Riding high off the lockdowns, the company felt confident that it no longer needed the free trial option in the United States. This decision will significantly impact its quarterly subscriber additions since a growing portion of reported subscribers have a very high churn rate, especially as several new streaming services have launched.
With subscriber saturation in its home market on the horizon in 2021, Netflix will continue to raise its subscriber fees to keep its shareholders satisfied.
Netflix just hiked its monthly subscription for its most popular standard plan to $14 and its premium tier to $18 in the United States, but more increases will likely follow.
Several analysts have advanced the theory that Netflix is experiencing a “virtuous cycle” whereby the company keeps growing subscribers, allowing it to spend more money on programming, which lures new customers, and so on.
This theory mistakes that “more is better” when it comes to programming choices. Netflix’s originals still lag well behind content licensed from studios and major production companies. As more of these content producers reserve films and shows for their emerging streaming services, Netflix will have to rely on its debt-driven original production to lure subscribers, which has led to mixed results.

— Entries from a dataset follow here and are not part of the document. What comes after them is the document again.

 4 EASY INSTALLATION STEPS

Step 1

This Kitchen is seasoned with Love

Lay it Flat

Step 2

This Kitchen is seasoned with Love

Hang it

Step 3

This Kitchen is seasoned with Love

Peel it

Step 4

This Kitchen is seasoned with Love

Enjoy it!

The overwhelming majority of Netflix’s recent and upcoming content only has appeal within a narrow echo chamber of the politically enlightened denizens of Hollywood. This content will likely not connect with broader audiences, especially those outside of the United States.
Netflix issues billions of dollars a year in debt to fund content because, after twenty-three years, the company only derives minimal net income from its business model.
Netflix recently told shareholders that its “need for external financing is diminishing” and did not plan to raise money from debt markets in 2021. Notwithstanding these claims, FilmTake predicts that Netflix will announce a new debt offering by September.